La misericordia Divina es lo único que lleva a la vida eterna (Jd 1, 21). Señor de la Misericordia (Sb 9, 1), no tardes más (Sal 71, 6), no te quedes lejos de las almas que esperan en el purgatorio la entrada en tu Santuario (Sal 22, 20). Ten piedad de ellas, Dios Mío, por tu gran corazón borra sus faltas (Sal 51, 3) y dales cuanto antes la salvación que regocija (Sal 51, 14). "Te lo suplicamos; no esperamos nada de nuestros méritos, sino que confiamos en tu gran misericordia" (Dn 9, 18).

Foto: Diario El Sol de Puebla

Cuando recordamos a nuestros difuntos, Dios que dispones todo para nuestro bien (Esd 8, 18), indícanos el camino. ¿Cómo acercarnos más a nuestros seres querídos que han iniciado el viaje de retorno a tu seno? Nos sentamos a comer sobre las tumbas de quienes ya han sido devueltos al polvo, para meditar sobre la vida y la efímera existencia terrenal. Preparamos variados platos para nuestro deleite, sabiendo de los gustos de los que estaban con nosotros aun en vida, llevamos músicos al cementerio para complacer nuestra necesidad de desahogo, pero ¿Qué sentido tienen todas esas cosas si no buscamos en vida acercarnos a Dios? Las celebraciones no deben oreintarse a nosotros mismos, sino hacer todo para Dios y en su nombre, dedicados a la obra del Señor en todo momento (1 Co 15, 58). Así, ¿Cómo no hemos de interceder por los demás si nuestro deber es orar y suplicar (Ef 6, 18)? Sí, que la gracia de Dios ponga un cántico en nuestros corazones para orar (Col 3, 17), y que lo hagamos por quienes ya han partido (2 M 12, 43). En las palabras del Santo Padre Juan Pablo II "En la luz de Dios recordamos a todos los que han dado testimonio de Cristo durante su vida terrena, esforzándose por poner en práctica sus enseñanzas. Nos alegramos con estos hermanos y hermanas nuestros que nos han precedido, recorriendo nuestro mismo camino, y que ahora, en la gloria del cielo, gozan del premio merecido. Ellos han sabido ir contra corriente, acogiendo el ‘sermón de la montaña’ como norma inspiradora de su vida: pobreza de espíritu y sencillez de vida; mansedumbre y no violencia; arrepentimiento de los pecados propios y expiación de los ajenos; hambre y sed de justicia; misericordia y compasión; pureza de corazón; compromiso en favor de la paz; y sacrificio por la justicia. (cf. Mt 5, 3-10)
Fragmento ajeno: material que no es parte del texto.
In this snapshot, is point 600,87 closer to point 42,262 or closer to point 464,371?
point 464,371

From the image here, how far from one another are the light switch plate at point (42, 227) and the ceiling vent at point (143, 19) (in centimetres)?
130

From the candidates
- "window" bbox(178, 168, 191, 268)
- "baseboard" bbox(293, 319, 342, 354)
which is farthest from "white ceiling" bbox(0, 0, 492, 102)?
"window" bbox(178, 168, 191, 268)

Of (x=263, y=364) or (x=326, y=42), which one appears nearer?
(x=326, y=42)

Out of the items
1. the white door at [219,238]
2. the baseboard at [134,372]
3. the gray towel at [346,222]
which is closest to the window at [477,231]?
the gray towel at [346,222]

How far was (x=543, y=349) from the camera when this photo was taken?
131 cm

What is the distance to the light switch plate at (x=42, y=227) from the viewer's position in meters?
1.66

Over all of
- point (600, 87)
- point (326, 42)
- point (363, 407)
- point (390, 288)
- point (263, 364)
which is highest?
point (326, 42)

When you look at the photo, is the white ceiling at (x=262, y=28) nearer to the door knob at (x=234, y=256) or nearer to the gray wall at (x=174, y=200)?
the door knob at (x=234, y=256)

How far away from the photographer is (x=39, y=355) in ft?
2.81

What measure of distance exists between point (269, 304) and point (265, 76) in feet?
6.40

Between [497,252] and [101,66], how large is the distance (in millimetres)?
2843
Foto: Diario El Sol de Puebla

¿Cómo no hemos de ser misericordiosos con aquellos que sufren de la propia vista de sus pecados en la cercanía de Dios, con la esperanza de que lo verán pero sin la certeza del término para que ello ocurra (Ml 3, 2-4)? ¿Cómo no orar por ellos si además hay bendición para los misericordiosos (Mt 5, 7; Mt 7, 2)? ¿Cómo ignorar la misericordia? La misericordia del Señor es lo importante (Rm 9, 16 ) y se renueva cada mañana (Lm 3, 22-23). ¡Dichosos los que confían en Dios (Sal 84, 13)! ¡Que esas oraciones sean como flores en el cielo para los difuntos! Que ellas "Expandan un olor agradable como el incienso, que se abran sus flores como el lirio, den su perfume y entonen un canto. ¡Bendigan al Señor por todas sus obras!". (Sir 39, 14)
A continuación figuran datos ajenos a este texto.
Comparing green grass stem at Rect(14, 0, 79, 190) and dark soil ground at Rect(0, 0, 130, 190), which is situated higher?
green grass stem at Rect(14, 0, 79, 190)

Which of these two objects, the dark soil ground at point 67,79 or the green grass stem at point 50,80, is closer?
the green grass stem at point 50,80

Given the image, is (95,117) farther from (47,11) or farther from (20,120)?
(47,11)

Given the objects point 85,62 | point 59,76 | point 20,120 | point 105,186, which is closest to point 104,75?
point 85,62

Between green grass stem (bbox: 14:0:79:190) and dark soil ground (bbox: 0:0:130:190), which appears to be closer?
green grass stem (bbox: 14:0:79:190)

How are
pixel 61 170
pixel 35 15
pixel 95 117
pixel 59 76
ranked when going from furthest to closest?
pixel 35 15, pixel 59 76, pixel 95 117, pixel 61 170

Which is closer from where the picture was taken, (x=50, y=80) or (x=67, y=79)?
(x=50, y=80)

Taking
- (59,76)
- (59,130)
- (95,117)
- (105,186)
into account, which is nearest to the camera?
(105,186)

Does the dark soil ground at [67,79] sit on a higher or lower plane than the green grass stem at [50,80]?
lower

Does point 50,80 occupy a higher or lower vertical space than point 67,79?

"En cuanto a mí, confío en tu bondad; conoceré la alegría de tu salvación y cantaré al Señor que me ha tratado bien" (Sal 13, 6). Te suplico que no permitas que mi camino se desvíe sino que desde ahora hazme vivir según tus juicios. (Sal 119, 156)

"Oh, alma mía, adora al Señor por todo y glorifica su misericordia, porque su bondad no tiene límites" (Diario, 423). Bendito y alabado seas, Señor del perdón (Ne 9, 17), me confío desde ahora a tu misericordia (Sb 12, 22),"… quiero ser olivo vigoroso en la casa de Dios, en el amor de Dios yo me confío para siempre jamás" (Sal 52, 10). Amén.